━━━━━ WORKING DATA

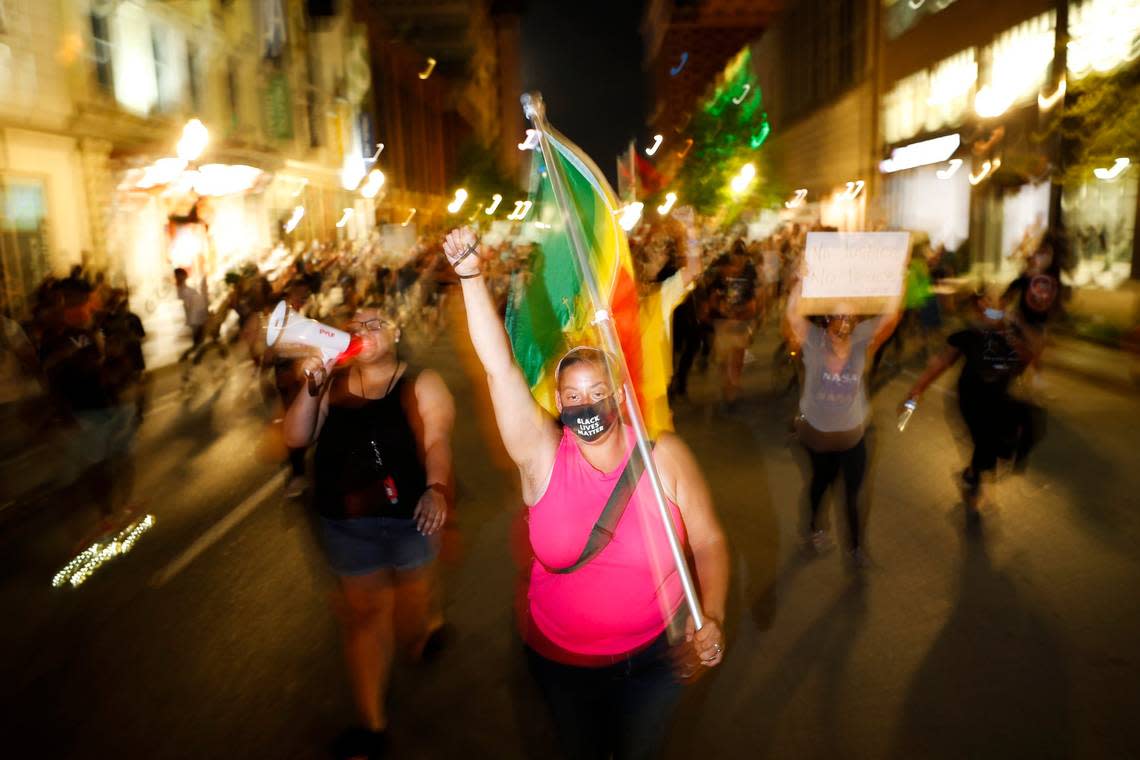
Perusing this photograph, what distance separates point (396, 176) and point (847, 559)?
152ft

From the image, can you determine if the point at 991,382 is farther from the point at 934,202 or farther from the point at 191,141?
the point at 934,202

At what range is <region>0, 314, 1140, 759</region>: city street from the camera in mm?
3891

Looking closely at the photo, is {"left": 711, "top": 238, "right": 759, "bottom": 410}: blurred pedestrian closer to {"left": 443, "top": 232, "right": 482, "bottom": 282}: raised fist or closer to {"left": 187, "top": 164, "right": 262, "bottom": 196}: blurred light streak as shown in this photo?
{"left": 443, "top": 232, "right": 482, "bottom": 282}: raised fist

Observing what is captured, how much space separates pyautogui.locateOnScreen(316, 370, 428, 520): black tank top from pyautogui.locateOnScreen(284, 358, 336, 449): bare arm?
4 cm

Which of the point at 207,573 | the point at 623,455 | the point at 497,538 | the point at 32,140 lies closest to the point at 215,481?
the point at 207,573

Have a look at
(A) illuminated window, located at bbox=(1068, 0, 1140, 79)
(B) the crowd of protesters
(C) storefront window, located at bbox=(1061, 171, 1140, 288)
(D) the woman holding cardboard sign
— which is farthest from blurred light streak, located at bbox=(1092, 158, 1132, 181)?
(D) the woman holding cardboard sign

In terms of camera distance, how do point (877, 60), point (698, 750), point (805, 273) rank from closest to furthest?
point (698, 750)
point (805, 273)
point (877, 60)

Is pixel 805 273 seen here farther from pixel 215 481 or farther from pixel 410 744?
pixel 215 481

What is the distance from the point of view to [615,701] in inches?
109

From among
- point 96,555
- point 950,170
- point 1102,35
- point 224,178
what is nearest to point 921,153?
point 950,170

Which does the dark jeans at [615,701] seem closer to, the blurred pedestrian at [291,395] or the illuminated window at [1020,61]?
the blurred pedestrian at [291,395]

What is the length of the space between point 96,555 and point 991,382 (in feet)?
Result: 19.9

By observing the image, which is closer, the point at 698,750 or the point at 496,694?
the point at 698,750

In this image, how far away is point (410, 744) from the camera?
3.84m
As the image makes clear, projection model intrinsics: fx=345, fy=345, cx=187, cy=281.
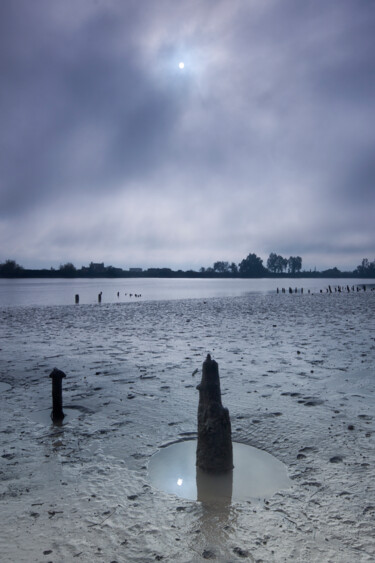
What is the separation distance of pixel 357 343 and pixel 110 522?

━━━━━━━━━━

_INSTRUCTION_. Can you copy out all of the data above word for word, leaving out the pictures?

_ANSWER IN FULL_.
Perusing this photograph, what distance separates point (396, 176) and point (847, 559)?
152ft

From the image, can you determine if the point at 991,382 is farther from the point at 934,202 or farther from the point at 191,141?
the point at 934,202

At what range is <region>0, 314, 1140, 759</region>: city street from the camera in mm?
3891

Looking closely at the photo, is {"left": 711, "top": 238, "right": 759, "bottom": 410}: blurred pedestrian closer to {"left": 443, "top": 232, "right": 482, "bottom": 282}: raised fist or closer to {"left": 187, "top": 164, "right": 262, "bottom": 196}: blurred light streak as shown in this photo?
{"left": 443, "top": 232, "right": 482, "bottom": 282}: raised fist

Observing what is captured, how much space separates pyautogui.locateOnScreen(316, 370, 428, 520): black tank top from pyautogui.locateOnScreen(284, 358, 336, 449): bare arm?
4 cm

Which of the point at 207,573 | the point at 623,455 | the point at 497,538 | the point at 32,140 lies closest to the point at 215,481?
the point at 207,573

Have a look at
(A) illuminated window, located at bbox=(1068, 0, 1140, 79)
(B) the crowd of protesters
(C) storefront window, located at bbox=(1061, 171, 1140, 288)
(D) the woman holding cardboard sign
— which is farthest from blurred light streak, located at bbox=(1092, 158, 1132, 181)?
(D) the woman holding cardboard sign

In terms of camera distance, how do point (877, 60), point (698, 750), point (805, 273) rank from closest to furthest?
point (698, 750)
point (805, 273)
point (877, 60)

Is pixel 805 273 seen here farther from pixel 215 481 or farther from pixel 410 744?
pixel 215 481

What is the distance from the point of view to [615,701] in inches?
109

From among
- point 96,555
- point 950,170
- point 1102,35
- point 224,178
what is nearest to point 921,153?
point 950,170

Which does the dark jeans at [615,701] seem closer to, the blurred pedestrian at [291,395] or the illuminated window at [1020,61]?
the blurred pedestrian at [291,395]

What is the length of the space between point 96,555 and point 991,382 (in feet)?
Result: 19.9

By observing the image, which is closer, the point at 698,750 or the point at 496,694?
the point at 698,750

In this image, how far away is point (410, 744) from the camera?
3.84m
As the image makes clear, projection model intrinsics: fx=345, fy=345, cx=187, cy=281.
What is the separation distance of pixel 357 343 and pixel 110 522?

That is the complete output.